[AUFGABE UND ANFORDERUNGEN] Gib den Abschnitt von der Zeile mit „In what order“ bis einschließlich der Zeile mit „the finger at (x=345, y=341), the“ Zeichen für Zeichen unverändert aus.

[ÜBUNGSDATEN]

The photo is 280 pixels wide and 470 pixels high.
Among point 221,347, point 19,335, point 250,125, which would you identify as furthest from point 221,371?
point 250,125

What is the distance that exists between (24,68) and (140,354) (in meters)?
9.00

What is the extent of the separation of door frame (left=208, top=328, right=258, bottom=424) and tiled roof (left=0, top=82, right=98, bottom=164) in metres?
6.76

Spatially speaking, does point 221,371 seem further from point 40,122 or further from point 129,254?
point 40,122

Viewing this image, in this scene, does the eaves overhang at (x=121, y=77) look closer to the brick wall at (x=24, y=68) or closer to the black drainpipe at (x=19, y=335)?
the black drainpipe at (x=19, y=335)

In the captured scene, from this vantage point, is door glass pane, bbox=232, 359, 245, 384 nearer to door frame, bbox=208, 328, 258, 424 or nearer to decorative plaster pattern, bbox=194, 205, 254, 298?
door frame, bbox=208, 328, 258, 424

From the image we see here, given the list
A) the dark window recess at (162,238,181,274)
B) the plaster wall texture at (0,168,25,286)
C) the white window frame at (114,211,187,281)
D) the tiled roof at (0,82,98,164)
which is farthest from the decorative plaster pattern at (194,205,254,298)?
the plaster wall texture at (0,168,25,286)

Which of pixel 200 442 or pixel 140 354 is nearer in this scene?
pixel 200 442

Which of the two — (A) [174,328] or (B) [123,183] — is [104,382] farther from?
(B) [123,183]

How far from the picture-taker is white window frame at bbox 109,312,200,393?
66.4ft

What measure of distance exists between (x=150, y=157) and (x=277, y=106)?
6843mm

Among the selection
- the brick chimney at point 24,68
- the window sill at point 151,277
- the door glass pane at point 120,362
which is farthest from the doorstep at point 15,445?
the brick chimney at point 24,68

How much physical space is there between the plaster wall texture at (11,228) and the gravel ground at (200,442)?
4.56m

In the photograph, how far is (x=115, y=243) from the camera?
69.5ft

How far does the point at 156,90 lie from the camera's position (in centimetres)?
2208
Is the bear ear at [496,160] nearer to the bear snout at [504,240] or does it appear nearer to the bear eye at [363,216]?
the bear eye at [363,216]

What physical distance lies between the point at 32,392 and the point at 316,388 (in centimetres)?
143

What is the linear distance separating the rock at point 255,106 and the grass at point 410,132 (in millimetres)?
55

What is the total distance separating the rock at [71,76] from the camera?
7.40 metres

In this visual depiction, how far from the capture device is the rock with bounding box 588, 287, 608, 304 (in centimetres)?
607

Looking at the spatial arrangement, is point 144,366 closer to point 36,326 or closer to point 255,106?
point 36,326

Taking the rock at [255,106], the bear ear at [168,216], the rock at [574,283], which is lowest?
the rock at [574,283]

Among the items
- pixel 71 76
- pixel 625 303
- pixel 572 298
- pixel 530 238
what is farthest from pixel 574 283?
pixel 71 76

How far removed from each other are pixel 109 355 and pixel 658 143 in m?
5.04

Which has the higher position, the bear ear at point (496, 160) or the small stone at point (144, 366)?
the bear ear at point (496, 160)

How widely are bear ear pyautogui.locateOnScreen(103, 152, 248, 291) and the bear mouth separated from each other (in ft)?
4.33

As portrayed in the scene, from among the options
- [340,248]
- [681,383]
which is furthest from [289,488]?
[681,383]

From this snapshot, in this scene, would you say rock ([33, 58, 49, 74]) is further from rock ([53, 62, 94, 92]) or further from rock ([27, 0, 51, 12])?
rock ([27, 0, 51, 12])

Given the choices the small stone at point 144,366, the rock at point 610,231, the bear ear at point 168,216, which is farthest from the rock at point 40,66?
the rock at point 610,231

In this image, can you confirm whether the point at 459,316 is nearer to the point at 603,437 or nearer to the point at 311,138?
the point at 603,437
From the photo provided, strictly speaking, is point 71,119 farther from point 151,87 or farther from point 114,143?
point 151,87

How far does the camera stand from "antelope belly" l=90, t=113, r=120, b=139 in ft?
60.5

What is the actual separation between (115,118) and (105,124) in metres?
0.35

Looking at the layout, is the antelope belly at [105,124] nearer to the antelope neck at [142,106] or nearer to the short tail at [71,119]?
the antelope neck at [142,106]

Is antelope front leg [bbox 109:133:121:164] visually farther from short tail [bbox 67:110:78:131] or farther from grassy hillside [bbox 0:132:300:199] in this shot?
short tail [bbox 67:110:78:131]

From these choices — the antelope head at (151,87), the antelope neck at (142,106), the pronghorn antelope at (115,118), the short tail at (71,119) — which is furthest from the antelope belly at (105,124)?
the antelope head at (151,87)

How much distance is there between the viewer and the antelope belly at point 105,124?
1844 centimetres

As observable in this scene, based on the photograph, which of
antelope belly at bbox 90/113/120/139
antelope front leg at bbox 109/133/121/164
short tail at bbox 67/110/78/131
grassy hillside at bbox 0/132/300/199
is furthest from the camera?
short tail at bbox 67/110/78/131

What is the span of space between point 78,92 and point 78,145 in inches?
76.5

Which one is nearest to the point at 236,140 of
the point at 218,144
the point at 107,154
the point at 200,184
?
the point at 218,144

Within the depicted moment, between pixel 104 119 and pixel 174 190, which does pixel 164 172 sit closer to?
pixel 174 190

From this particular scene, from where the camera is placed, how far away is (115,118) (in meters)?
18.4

* * *

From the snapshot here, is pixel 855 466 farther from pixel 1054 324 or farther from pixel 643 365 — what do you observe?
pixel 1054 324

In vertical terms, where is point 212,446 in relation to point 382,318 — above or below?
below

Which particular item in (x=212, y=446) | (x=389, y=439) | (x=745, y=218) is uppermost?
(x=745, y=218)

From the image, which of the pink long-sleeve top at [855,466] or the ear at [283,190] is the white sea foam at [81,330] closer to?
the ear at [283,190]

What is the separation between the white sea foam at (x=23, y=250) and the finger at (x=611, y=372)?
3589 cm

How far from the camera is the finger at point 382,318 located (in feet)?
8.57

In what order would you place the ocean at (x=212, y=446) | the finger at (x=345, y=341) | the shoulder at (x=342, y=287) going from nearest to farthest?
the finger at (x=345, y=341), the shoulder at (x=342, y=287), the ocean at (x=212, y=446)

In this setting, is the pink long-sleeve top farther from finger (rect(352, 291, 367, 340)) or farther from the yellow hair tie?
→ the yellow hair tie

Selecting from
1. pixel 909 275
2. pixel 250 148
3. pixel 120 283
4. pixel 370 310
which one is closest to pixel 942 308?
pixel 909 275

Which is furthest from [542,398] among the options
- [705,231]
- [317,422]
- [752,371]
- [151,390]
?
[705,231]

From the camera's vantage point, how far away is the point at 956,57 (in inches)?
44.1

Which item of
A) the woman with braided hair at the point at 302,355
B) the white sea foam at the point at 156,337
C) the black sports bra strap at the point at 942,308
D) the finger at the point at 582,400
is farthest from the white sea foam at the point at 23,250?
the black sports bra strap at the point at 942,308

[FERTIGE ANTWORT]
In what order would you place the ocean at (x=212, y=446) | the finger at (x=345, y=341) | the shoulder at (x=342, y=287) going from nearest to farthest?
the finger at (x=345, y=341), the shoulder at (x=342, y=287), the ocean at (x=212, y=446)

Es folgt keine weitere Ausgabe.